Pour simplifier, il serait possible de préciser que les deux premières nouvelles montrent comment accepter le pardon accordé , vivre avec, les deux suivantes abordent la façon de payer pour expier une faute et gagner ce pardon en détruisant la culpabilité paralysante et laisser place à la reconstruction (de soi, de sa relation à l'autre...). C'est évidemment schématique et bien moins facile que ça. Éric Emmanuel Schmitt fait simple mais pas simpliste, questionne son lecteur pas forcément dans le sens du poil et remet des idées reçues en perspective.
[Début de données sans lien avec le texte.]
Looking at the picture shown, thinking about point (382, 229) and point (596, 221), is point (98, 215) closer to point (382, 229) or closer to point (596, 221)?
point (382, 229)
Pour créer un lien supplémentaire avec son lecteur, il n'hésite pas à lui parler de choses qu'il connaît (le petit prince, Puccini...) pour mieux les détourner et remettre en question sa zone de confort.
Je le conseille à tous même au lecteur occasionnel qui ne fréquente une bibliothèque que pour aller aux toilettes et les librairies juste pour demander son chemin.
Pour convaincre le dernier irréductible, il y a un chat génial dedans le livre.
*littérature de supermarchés vantant des auteurs sans talent ne sachant écrire que pour vendre et dont le maître incontestable et incontesté est donc Marc Levy.